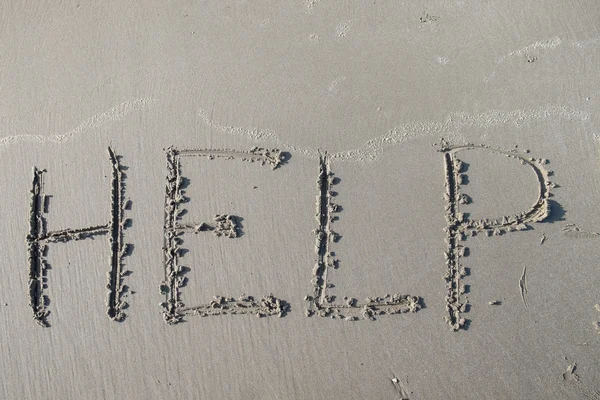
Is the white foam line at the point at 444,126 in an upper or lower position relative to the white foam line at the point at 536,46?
lower

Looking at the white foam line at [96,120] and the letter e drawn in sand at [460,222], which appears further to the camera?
the white foam line at [96,120]

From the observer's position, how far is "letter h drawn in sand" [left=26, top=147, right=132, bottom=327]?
12.1ft

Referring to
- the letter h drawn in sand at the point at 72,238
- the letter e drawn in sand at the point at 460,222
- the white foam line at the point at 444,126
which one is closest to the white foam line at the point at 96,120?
the letter h drawn in sand at the point at 72,238

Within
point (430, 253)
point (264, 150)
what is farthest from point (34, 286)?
point (430, 253)

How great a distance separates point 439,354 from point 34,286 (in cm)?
350

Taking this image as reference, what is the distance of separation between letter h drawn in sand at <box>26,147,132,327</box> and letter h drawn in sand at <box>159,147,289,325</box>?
37cm

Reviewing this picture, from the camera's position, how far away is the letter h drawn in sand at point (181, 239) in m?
3.65

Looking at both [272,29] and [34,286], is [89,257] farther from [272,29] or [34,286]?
[272,29]

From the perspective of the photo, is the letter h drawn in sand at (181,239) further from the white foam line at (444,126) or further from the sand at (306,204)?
the white foam line at (444,126)

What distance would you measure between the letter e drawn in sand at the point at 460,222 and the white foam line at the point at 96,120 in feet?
9.02

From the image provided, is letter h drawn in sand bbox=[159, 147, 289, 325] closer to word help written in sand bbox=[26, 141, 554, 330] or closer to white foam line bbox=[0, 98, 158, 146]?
word help written in sand bbox=[26, 141, 554, 330]

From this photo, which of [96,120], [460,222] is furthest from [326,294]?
[96,120]

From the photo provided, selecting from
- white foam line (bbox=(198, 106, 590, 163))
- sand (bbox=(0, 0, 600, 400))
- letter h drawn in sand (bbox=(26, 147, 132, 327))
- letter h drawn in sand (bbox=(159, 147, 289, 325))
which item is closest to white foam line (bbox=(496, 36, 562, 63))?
sand (bbox=(0, 0, 600, 400))

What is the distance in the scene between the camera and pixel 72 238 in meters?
3.73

- What is being asked: Rewrite every line of the material above as a numbered list, dropping the blank lines and leaving out the pictures.

- Finished task:
1. Is the white foam line at the point at 444,126 in an upper or lower position relative to the white foam line at the point at 536,46?
2. lower
3. Looking at the white foam line at [96,120] and the letter e drawn in sand at [460,222], which appears further to the camera?
4. the white foam line at [96,120]
5. From the observer's position, how far is "letter h drawn in sand" [left=26, top=147, right=132, bottom=327]?
6. 12.1ft
7. Referring to
8. - the letter h drawn in sand at the point at 72,238
9. - the letter e drawn in sand at the point at 460,222
10. - the white foam line at the point at 444,126
11. which one is closest to the white foam line at the point at 96,120?
12. the letter h drawn in sand at the point at 72,238
13. Within
14. point (430, 253)
15. point (264, 150)
16. what is farthest from point (34, 286)?
17. point (430, 253)
18. How great a distance separates point 439,354 from point 34,286 (in cm)?
19. 350
20. Taking this image as reference, what is the distance of separation between letter h drawn in sand at <box>26,147,132,327</box> and letter h drawn in sand at <box>159,147,289,325</box>?
21. 37cm
22. Reviewing this picture, from the camera's position, how far away is the letter h drawn in sand at point (181, 239) in m?
23. 3.65
24. Looking at both [272,29] and [34,286], is [89,257] farther from [272,29] or [34,286]?
25. [272,29]
26. From the perspective of the photo, is the letter h drawn in sand at (181,239) further from the white foam line at (444,126) or further from the sand at (306,204)?
27. the white foam line at (444,126)
28. What distance would you measure between the letter e drawn in sand at the point at 460,222 and the white foam line at the point at 96,120 in feet?
29. 9.02
30. From the image provided, is letter h drawn in sand bbox=[159, 147, 289, 325] closer to word help written in sand bbox=[26, 141, 554, 330] or closer to white foam line bbox=[0, 98, 158, 146]?
31. word help written in sand bbox=[26, 141, 554, 330]
32. From this photo, which of [96,120], [460,222] is furthest from [326,294]?
33. [96,120]
34. From the photo provided, selecting from
35. - white foam line (bbox=(198, 106, 590, 163))
36. - sand (bbox=(0, 0, 600, 400))
37. - letter h drawn in sand (bbox=(26, 147, 132, 327))
38. - letter h drawn in sand (bbox=(159, 147, 289, 325))
39. which item is closest to white foam line (bbox=(496, 36, 562, 63))?
40. sand (bbox=(0, 0, 600, 400))
41. What is the distance in the scene between the camera and pixel 72 238 in meters?
42. 3.73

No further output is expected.